Google: The (Filter) Bubble Rises

In the interests of being helpful, search engines operate on the model of giving you more of what you want and less of what you don’t. They do this by building a profile of your online activity – your preferences, your beliefs and your values – and use this to deliver more relevant search results. The result has come to be known as a filter bubble.

The model makes a lot of sense in the context of online shopping. (Let’s not forget that most search engines are funded by advertisers, so it’s in their best interests to be great at finding products to buy.) The problem is, search engines apply this model to everything we search for on the web. If you are searching for a subject rather than a product, say, gun control or climate change as opposed to Manolo Blahniks, the search engine treats this just as if you were shopping. It refers to your profile and aims to please you only with things you agree with – things that fit into your worldview. Hence, the “bubble.”

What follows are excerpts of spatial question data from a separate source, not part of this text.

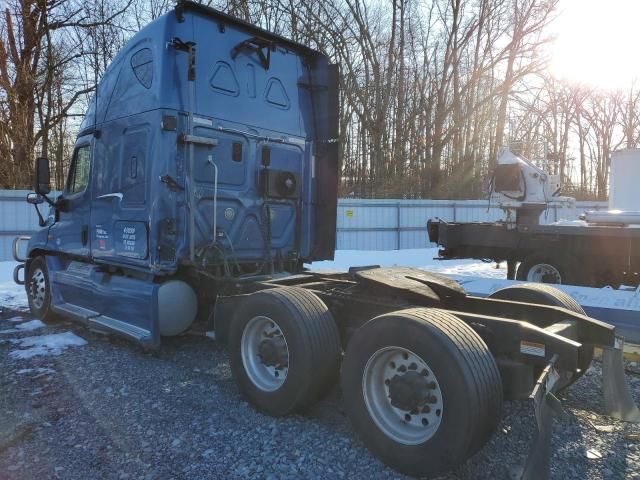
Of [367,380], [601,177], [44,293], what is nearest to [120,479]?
[367,380]

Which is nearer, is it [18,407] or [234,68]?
[18,407]

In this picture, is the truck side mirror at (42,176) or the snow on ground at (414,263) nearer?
the truck side mirror at (42,176)

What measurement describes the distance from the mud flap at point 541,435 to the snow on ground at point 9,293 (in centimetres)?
759

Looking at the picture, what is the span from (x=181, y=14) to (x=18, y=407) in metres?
3.77

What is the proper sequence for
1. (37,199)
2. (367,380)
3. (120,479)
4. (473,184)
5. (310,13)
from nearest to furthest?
(120,479) < (367,380) < (37,199) < (310,13) < (473,184)

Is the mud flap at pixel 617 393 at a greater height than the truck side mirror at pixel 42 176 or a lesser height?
lesser

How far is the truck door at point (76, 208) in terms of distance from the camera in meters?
6.07

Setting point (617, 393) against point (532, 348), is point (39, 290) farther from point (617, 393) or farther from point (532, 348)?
point (617, 393)

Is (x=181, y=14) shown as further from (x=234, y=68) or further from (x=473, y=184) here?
(x=473, y=184)

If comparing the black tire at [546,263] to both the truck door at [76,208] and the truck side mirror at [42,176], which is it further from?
the truck side mirror at [42,176]

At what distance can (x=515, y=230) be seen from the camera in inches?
369

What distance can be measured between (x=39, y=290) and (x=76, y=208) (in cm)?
144

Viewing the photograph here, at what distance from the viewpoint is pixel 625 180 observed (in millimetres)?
14289

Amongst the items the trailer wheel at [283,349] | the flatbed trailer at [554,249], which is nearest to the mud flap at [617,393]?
the trailer wheel at [283,349]
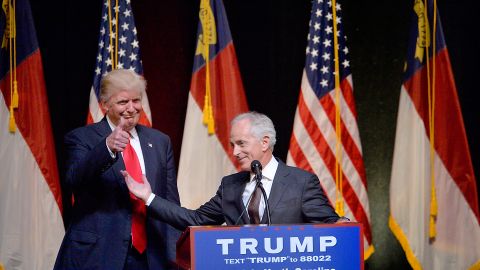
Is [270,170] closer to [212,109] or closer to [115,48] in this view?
[212,109]

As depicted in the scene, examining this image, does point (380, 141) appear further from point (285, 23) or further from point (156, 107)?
point (156, 107)

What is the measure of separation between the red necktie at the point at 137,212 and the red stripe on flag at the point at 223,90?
4.74ft

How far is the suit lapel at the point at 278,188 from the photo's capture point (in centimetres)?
266

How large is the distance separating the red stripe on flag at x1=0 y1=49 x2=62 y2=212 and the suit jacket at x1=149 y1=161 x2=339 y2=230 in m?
1.48

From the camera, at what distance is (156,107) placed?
4.80 metres

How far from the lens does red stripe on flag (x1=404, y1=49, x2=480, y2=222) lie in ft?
14.0

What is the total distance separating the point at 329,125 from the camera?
4.36 meters

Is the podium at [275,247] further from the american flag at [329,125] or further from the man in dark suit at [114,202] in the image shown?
the american flag at [329,125]

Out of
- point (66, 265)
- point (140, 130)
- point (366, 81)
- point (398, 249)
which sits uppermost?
point (366, 81)

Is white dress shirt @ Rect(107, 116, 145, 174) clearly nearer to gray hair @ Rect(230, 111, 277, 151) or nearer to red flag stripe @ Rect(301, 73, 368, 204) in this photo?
gray hair @ Rect(230, 111, 277, 151)

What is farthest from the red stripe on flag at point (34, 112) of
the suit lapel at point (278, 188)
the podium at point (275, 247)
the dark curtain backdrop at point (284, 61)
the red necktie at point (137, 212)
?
the podium at point (275, 247)

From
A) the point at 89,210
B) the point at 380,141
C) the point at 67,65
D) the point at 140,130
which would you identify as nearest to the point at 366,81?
the point at 380,141

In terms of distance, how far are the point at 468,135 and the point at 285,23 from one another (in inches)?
60.1

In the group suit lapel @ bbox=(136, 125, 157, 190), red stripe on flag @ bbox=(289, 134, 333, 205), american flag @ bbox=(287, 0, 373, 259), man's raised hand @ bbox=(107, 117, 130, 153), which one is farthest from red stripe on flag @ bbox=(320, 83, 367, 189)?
man's raised hand @ bbox=(107, 117, 130, 153)
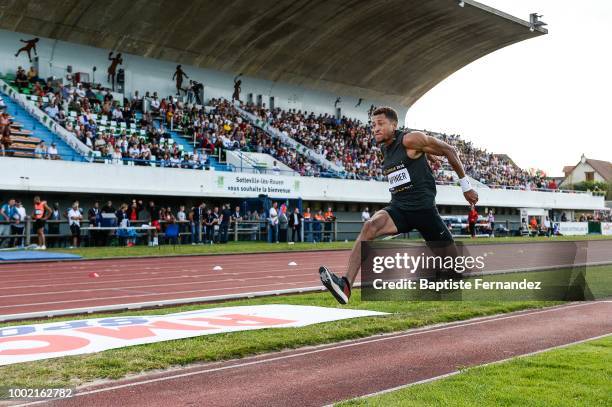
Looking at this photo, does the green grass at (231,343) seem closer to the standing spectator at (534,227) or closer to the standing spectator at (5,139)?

It’s harder to pop than you think

At first glance, many people’s response is, “Then I’ll sign out of Google.” Nice try. Since 2009, Google, for one, has provided “Personalised Search for Everyone,” which means that even if you aren’t a Google account user, Google is building a profile on you in order to deliver biased results intended to be more relevant and helpful.

What you can do

Clear your cookies

Cookies are actually one of the main ways that search engines and other sites profile you. While most cookies are used to make your browsing experience more convenient, they also cross over into filtering –  and localizing – search results. Mozilla, the non-profit makers of Firefox, are building a cookie-blocking plug-in. Apple’s Safari browser already blocks third-party cookies.

Empty your history

A lot of Google’s search personalization is based on your browsing history. If you delete this, you can get fewer biased results.

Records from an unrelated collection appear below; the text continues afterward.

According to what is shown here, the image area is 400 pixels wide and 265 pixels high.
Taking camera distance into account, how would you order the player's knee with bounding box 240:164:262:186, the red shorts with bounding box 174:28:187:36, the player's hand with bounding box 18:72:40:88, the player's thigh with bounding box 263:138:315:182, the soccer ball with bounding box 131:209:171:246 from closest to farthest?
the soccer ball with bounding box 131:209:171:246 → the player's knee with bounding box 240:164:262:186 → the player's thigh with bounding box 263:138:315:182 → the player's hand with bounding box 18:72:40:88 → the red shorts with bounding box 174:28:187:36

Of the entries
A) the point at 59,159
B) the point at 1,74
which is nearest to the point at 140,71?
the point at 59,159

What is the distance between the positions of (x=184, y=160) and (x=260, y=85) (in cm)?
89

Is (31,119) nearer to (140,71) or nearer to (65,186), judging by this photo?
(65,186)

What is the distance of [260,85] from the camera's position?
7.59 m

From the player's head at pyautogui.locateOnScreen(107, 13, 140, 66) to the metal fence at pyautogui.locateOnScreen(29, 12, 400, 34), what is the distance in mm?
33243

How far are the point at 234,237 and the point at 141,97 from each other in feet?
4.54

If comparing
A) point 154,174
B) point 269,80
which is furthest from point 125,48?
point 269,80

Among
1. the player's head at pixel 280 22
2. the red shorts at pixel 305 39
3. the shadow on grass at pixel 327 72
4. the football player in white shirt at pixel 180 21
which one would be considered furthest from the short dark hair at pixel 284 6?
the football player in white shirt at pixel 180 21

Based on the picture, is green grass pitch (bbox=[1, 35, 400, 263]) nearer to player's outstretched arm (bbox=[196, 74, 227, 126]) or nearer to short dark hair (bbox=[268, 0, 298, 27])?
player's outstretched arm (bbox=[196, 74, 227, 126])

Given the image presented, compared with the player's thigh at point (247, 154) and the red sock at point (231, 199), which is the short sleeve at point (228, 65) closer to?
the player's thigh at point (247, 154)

Turn off those “helpful” browser features

Many browsers have things like URL spelling error correction or “prefetch” services that help make your browsing experience faster. Guess how they do that!

Try a different search engine

Probably the most effective option is to use a different search engine if you are searching for truly unbiased information. DuckDuckGo is a great option, they collect zero information about you so that all results are truly objective.